──────── Article ────────

DNS taking 48+ hours to propagate is a myth

LogicX · on Dec 27, 2011

TL;DR: You have a fine point to test a new domain's resolving status using dig +trace to not poison your cache. Existing domains need not apply.

You may need to explain your theory on your own website, to bring it back up under this load elsewhere... I can't get to your article because its down, but I see you have your TTL set to 72 hours:

  www.simonluijk.com.	259200	IN	CNAME	simonluijk.com.
  simonluijk.com.		259200	IN	A	46.102.244.108

Whatever you wrote in your article... the 'myth' aspect has to do with everyone's TTLs involved... many of which are out of your control: ex: the listing of your domain in the TLD:

  simonluijk.com.		172800	IN	NS	a.ns.zerigo.net.
  simonluijk.com.		172800	IN	NS	b.ns.zerigo.net.
  simonluijk.com.		172800	IN	NS	d.ns.zerigo.net.
  simonluijk.com.		172800	IN	NS	c.ns.zerigo.net.
  ;; Received 261 bytes from 192.12.94.30#53(e.gtld-servers.net) in 114 ms

Which I see is set at 48hours...

So someone could have a combination of 48 hour TTL cache'd response for your domain's DNS servers, and 72 hour cache'd response by your own DNS servers for your record. Thats not even taking in to account resolvers which ignore the TTL values and substitute their own.

Update: Finally got your article to load. Yes, for a brand new domain, manually testing resolution using dig +trace first, until you confirm it works (avoiding poisoning your cache with a negative response) is a fine suggestion.

Surely the registrar warnings exist for the more likely scenarios of any changes to existing domains. Added TL;DR at the top.

Update 2: Removed alternative resolver rants, and updated to emphasize the dig +trace option - as per author's comment below, and original article.

rawrly · on Dec 27, 2011

This is actually sadly exactly what the author missed in their article. DNS propagation is directly controlled by the TTL setting on a domain entry.

────────

-- Exercises to complete --
#1 Answer these about the DNS thread:
(a) What TTL, in hours, does LogicX find set on the author's own records?
(b) What command does LogicX call a fine way to test a brand-new domain's resolution?
(c) According to rawrly, what directly controls DNS propagation?
#2 Can you transcribe the part of the DNS thread that opens with the words containing "rawrly · on" and closes with "a domain entry."?
The items that come after this sentence are separate material with no connection to the thread.

──────── Extracted data ────────

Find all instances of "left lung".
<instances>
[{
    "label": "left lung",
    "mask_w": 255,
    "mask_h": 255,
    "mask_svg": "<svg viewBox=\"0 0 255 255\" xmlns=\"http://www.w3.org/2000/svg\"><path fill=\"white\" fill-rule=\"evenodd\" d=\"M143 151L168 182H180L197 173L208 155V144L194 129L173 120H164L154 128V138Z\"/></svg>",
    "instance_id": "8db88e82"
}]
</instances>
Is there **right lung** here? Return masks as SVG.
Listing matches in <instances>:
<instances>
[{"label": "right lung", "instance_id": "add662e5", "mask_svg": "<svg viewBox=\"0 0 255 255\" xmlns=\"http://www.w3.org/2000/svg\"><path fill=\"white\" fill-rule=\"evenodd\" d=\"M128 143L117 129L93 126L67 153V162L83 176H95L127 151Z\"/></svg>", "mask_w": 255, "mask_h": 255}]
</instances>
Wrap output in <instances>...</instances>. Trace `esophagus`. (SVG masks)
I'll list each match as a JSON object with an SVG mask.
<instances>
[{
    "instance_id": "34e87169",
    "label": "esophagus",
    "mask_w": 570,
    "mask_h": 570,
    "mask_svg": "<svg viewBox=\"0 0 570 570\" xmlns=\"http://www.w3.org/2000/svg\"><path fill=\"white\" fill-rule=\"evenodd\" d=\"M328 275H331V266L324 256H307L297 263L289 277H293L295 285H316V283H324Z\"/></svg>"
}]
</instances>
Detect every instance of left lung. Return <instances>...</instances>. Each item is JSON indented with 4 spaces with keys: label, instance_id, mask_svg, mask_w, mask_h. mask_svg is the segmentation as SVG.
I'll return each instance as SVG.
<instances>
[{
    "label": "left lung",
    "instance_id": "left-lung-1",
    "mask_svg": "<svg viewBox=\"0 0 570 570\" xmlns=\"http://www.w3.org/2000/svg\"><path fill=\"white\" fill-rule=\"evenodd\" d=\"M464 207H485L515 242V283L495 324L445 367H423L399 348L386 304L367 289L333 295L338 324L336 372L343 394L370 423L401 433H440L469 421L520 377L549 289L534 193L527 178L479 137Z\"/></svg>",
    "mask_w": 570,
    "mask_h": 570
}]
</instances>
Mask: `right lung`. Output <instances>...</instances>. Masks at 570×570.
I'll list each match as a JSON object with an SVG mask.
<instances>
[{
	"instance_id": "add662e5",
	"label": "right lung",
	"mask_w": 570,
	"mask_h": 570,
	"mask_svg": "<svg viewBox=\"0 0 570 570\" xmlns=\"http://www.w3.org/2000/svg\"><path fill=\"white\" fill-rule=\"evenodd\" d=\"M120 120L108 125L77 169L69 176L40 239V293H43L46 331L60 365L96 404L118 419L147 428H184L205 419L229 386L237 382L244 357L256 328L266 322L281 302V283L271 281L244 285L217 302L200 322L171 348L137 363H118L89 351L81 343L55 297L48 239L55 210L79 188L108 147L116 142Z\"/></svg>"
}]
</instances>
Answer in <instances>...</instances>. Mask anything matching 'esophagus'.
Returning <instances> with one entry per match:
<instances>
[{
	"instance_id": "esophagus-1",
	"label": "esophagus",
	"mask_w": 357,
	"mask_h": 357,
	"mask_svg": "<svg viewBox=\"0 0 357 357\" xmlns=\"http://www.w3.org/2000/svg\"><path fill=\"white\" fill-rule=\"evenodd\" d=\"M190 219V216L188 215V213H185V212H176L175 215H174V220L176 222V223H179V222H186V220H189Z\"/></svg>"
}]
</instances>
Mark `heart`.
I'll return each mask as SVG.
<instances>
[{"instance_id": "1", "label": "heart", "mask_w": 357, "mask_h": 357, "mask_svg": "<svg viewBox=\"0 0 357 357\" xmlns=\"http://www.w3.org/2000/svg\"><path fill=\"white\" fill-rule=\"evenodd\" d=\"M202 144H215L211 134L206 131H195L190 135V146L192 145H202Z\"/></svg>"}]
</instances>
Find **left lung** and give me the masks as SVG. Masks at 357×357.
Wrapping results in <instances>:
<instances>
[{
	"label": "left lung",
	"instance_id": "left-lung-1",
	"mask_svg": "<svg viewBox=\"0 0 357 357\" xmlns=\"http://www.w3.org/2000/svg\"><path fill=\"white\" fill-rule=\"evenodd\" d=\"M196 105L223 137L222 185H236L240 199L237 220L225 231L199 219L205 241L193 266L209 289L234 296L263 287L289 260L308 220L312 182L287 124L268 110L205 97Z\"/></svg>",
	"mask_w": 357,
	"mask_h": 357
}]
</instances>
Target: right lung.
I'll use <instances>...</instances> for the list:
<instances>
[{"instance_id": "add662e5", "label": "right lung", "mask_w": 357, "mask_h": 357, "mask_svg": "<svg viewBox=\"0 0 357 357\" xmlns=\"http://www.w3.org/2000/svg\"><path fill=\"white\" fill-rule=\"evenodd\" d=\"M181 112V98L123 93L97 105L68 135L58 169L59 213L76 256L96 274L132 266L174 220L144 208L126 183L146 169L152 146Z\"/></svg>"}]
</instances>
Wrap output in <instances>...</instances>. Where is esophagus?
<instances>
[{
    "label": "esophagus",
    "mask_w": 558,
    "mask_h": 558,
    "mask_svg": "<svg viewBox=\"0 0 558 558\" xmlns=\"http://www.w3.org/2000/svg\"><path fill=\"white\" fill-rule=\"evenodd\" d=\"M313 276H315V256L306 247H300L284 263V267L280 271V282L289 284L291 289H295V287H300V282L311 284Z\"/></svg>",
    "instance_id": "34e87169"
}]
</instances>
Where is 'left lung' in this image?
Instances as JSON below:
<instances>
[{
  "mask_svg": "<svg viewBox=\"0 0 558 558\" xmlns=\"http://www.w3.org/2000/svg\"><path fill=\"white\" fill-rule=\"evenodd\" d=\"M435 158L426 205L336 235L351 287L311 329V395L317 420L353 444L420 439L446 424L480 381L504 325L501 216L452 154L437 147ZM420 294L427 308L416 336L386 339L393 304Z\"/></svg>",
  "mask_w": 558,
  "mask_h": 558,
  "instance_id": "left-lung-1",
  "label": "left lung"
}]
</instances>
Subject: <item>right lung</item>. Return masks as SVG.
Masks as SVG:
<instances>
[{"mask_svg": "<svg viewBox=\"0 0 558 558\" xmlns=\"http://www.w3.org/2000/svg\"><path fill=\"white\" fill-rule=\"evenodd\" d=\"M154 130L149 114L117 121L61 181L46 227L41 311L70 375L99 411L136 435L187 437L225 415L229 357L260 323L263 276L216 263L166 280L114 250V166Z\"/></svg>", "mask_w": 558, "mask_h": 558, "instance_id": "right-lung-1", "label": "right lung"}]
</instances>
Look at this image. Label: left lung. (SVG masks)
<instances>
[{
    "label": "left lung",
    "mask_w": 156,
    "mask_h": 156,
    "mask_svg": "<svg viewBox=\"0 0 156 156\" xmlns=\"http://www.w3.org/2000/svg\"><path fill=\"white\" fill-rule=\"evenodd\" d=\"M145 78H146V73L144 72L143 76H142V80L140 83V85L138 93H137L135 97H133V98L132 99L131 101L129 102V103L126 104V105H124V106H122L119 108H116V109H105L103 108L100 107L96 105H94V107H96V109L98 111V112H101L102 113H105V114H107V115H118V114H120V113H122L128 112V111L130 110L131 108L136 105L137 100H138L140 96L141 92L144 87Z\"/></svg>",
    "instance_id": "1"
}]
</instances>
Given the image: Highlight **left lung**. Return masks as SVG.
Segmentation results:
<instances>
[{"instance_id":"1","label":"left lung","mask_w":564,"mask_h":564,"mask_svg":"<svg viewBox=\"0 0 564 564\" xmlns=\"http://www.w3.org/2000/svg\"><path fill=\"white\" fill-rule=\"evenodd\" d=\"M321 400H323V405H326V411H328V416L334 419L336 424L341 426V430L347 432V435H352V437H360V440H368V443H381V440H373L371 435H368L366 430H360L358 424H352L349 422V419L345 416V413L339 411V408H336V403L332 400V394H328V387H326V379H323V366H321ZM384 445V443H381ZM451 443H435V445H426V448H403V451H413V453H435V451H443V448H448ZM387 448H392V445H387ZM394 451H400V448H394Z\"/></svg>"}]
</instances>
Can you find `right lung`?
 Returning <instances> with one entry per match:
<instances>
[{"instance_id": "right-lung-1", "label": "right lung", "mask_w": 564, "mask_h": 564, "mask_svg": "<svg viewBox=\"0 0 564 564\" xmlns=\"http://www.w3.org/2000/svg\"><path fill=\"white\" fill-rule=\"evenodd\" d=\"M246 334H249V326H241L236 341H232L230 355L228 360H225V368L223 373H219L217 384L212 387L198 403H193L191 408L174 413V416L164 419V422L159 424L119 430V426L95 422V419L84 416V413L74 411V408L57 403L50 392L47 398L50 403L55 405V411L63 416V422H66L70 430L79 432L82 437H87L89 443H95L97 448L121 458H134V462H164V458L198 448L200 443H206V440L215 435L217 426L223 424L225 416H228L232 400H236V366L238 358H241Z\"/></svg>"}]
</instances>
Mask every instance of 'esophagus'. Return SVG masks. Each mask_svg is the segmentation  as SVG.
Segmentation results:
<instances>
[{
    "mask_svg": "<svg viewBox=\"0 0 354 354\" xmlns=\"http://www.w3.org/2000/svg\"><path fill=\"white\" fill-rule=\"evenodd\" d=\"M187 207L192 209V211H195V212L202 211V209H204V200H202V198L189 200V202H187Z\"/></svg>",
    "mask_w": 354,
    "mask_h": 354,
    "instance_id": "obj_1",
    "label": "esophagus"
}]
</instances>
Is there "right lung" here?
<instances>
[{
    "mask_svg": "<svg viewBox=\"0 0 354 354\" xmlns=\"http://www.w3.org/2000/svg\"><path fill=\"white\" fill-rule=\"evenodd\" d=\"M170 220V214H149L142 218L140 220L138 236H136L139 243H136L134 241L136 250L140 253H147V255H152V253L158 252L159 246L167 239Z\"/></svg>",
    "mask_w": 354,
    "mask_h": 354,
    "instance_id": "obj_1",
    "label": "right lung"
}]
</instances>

────────

-- Solutions to each task --
#1
(a) 72 hours
(b) dig +trace
(c) The TTL setting on a domain entry

#2
rawrly · on Dec 27, 2011

This is actually sadly exactly what the author missed in their article. DNS propagation is directly controlled by the TTL setting on a domain entry.